Recently, Penguin Classics commissioned renowned artist, Ruben Toledo to create a line of covers for several classic novels. Each cover contained Toledo’s stylistic fingerprint, but still managed to perfectly capture the tone of each novel. His “Dracula” embraces the horror of the story. His “Pride and Prejudice,” on the other hand, had a playful formality to it. They were created years after both authors penned their last lines, yet even without the writers’ watchful eyes, he did not dilute the work. His covers shows the very spirit of intentionality.
Covers are first impressions. Very much like a person waking in the morning and deciding what to wear. Do they throw on that Metallica concert shirt or a white summer dress? This choice instantly tells us something about a person. Does it tell us everything we need to know? Of course not, but it is intentional. Just like Toledo’s book covers.
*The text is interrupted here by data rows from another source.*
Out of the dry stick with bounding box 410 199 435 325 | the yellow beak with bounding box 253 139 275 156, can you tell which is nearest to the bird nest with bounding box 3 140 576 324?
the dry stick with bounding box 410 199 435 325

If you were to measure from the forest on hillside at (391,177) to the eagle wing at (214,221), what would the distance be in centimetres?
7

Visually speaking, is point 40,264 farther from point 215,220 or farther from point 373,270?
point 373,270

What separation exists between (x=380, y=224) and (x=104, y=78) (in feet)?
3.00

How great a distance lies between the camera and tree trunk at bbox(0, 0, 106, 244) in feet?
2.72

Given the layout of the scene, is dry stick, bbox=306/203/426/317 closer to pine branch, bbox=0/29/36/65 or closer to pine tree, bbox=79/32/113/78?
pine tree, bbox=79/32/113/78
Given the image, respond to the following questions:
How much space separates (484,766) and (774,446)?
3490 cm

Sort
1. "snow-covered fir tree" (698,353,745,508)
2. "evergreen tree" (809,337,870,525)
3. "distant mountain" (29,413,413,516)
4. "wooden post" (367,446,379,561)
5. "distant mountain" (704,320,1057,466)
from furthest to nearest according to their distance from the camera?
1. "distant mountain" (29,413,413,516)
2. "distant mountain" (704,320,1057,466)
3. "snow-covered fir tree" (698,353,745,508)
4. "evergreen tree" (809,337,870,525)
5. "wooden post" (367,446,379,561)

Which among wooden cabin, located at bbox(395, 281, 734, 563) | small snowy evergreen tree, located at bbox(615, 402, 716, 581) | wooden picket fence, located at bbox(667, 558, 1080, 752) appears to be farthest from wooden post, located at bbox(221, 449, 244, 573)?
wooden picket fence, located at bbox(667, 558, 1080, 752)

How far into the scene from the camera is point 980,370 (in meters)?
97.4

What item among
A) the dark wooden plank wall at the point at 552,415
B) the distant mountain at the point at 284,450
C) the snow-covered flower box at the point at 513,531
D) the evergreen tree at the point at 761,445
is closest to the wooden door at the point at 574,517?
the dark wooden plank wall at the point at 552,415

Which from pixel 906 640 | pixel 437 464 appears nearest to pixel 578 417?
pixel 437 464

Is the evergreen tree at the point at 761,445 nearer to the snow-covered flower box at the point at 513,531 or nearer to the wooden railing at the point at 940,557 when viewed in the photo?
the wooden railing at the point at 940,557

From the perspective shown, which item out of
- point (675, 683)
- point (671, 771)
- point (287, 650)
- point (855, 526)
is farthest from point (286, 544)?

Walk into a bookstore and look down the rows. Have you ever noticed how the romance section has a generally lighter hue than the true crime shelves?
This is because book covers are tools. They don’t tell the whole story, but they do give us clues as to what is inside. When I picked up Dan Wells’ “I’m Not a Serial Killer,” I didn’t need to read the title to have an idea of what I was in for from a novel made to look like a torn notebook with blood splatters on it.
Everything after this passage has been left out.